Jedes Schallereignis hat einen Schallpegel, dessen Entwicklung mit dem Pegelverlauf dargestellt wird.

Schallschutzwand

Mittel des aktiven Schallschutzes an Bahnstrecken, meist aus Materialien wie Aluminium, Holz, Beton. Neuartig sind Schallschutzwände aus mit Steinen gefüllten Drahtkörben (Gabionen) sowie kleine Schallschutzwände mit geringeren Höhen.

UIC

französisch: „Union internationale des chemins de fer“; englisch: „International Union of Railways ": Internationaler Eisenbahnverband mit Sitz in Paris

VBUSch

Vorläufige Berechnungsvorschrift für den Umgebungslärm an Schienenwegen

Verbundstoffbremssohlen

Diese Art Bremssohlen sind mit einer Komposit-Bremssohle (K-Sohle) oder einer Low-Low-Bremssohle (LL-Sohle) ausgestattet. Als so genannte „Flüsterbremsen“ verursachen diese Bremssohlen beim Rad-Schiene-Kontakt (Stichwort „glattes Rad auf glatter Schiene“) weniger Rollgeräusche.

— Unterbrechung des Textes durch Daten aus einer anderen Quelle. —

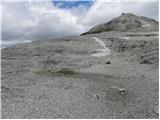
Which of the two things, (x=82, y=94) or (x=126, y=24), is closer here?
(x=82, y=94)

Verkehrslärmschutzverordnung

Für den Neubau oder eine wesentliche Änderung von Schienenwegen und Straßen hat der Gesetzgeber die 16. Bundes-Immissionsschutzverordnung (16. BImSchV) erlassen. In ihr ist konkret festgelegt, wann der Anlieger eines Schienenweges Anspruch auf Schallschutz hat.